● **Page text**
BOYFRIEND UNIVERSITY: Distancer Pursuer Style of Relating

Executive Director of PhillyGayCalendar

How many of us took Boyfriend 101 in school? I bet the number is low. (Drunken, late nights experimenting with other boys don’t count). We plan for our education and prepare for our careers, yet when it comes to relationships some of us give more conscious thought to buying a new pair of jeans. I often meet men who say they want a relationship and yet have few skills and limited awareness about how to create it. It seems many of us gay men know little about emotional exchange, vulnerable disclosure, or power struggles. If we want good relationships, then we have to ask ourselves, what is healthy relating and how do we nurture it in our lives?

There are no easy answers to these questions. The answers vary depending on personal investment, how you define relationship, and your style of relating. We each have our own unique history and set of needs that must be negotiated once in relationship. How we negotiate these needs is influenced by our styles of relating – or more appropriately named, style of attachment.

When I entered my first serious relationship so many years ago, I quickly realized how unprepared and unaware I was at making it work. The struggles and disappointments from that relationship surprised me. How is that I could have been so clueless? Was it me? Was it him? Was it both of us? The relationship was difficult; it ended sourly. I’m still learning from my mistakes today.

● **Objective a**
Return the lines of the records from the line containing "How far is the point" through the end of the records, including both ends, copied without any change.
The records below were gathered from a separate source and have no connection to the article on relationship styles.

● **Exercise materials**
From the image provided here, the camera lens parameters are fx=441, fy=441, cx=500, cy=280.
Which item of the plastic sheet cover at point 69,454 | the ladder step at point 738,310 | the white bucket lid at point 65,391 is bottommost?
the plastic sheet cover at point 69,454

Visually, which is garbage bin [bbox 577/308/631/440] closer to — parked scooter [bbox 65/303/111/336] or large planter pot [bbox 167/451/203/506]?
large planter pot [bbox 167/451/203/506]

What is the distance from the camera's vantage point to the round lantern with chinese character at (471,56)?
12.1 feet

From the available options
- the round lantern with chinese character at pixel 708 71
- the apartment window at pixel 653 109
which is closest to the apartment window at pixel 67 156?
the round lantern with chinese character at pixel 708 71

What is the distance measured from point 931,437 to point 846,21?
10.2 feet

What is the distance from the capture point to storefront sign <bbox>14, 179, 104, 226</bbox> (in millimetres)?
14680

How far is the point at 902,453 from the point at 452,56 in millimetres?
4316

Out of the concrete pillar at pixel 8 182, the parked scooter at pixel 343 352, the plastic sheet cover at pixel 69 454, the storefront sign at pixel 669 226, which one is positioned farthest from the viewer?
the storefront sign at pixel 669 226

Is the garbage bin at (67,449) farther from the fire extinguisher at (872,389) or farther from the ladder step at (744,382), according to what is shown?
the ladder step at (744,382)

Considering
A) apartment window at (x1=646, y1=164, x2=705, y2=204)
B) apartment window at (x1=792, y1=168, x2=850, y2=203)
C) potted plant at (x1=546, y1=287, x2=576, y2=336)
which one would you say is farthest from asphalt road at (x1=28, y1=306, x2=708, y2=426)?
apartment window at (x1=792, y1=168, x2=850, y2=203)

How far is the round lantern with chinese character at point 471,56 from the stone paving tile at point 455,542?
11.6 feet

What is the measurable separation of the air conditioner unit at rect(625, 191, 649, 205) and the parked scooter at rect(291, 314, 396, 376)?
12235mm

● **Objective b**
Resume the article on relationship styles, starting right after its last sentence.

● **Final result a**
How far is the point at 902,453 from the point at 452,56 in millimetres?
4316

Out of the concrete pillar at pixel 8 182, the parked scooter at pixel 343 352, the plastic sheet cover at pixel 69 454, the storefront sign at pixel 669 226, which one is positioned farthest from the viewer?
the storefront sign at pixel 669 226

Is the garbage bin at (67,449) farther from the fire extinguisher at (872,389) or farther from the ladder step at (744,382), according to what is shown?
the ladder step at (744,382)

Considering
A) apartment window at (x1=646, y1=164, x2=705, y2=204)
B) apartment window at (x1=792, y1=168, x2=850, y2=203)
C) potted plant at (x1=546, y1=287, x2=576, y2=336)
which one would you say is farthest from asphalt road at (x1=28, y1=306, x2=708, y2=426)?
apartment window at (x1=792, y1=168, x2=850, y2=203)

How far is the round lantern with chinese character at point 471,56 from the stone paving tile at point 455,542?
11.6 feet

What is the measurable separation of the air conditioner unit at rect(625, 191, 649, 205) and the parked scooter at rect(291, 314, 396, 376)?
12235mm

● **Final result b**
Over the years, I’ve made it a focus of mine to research relationships and good relating. I can’t say that I’m an expert, but I can say that I’ve stumbled upon some helpful ideas. If men only learn one idea about relationships, I hope they learn about the nature of attachment – better known as attachment theory.

Attachment theory proposes that there are actual categories and predictable styles of relating. Two common styles that also exist as polarities are named Distancer and Pursuer. Although Distancer and Pursuer might sound like rock bands, they are actually labels describing the direction of one’s emotional energy in relation to the object of desire (your boyfriend).

The understanding is pretty elementary based upon the definitions of the words themselves. The Distancer resists emotional advancement, retreating from intimate exposure – distancing. The Pursuer is all about advancement, initiating connection, and taking risks of intimacy – pursuing.

So if these styles are metaphorical rock bands, the song lyrics of the Distancer is "Don’t get too close to me or I will feel smothered and die!" and for the Pursuer, "Don’t leave me or I will feel abandoned and die!" Now keep in mind that I am speaking in extremes for the sake of making a point. Most of us fall somewhere in between the two poles, not on the pole itself (there is a gay joke in there somewhere).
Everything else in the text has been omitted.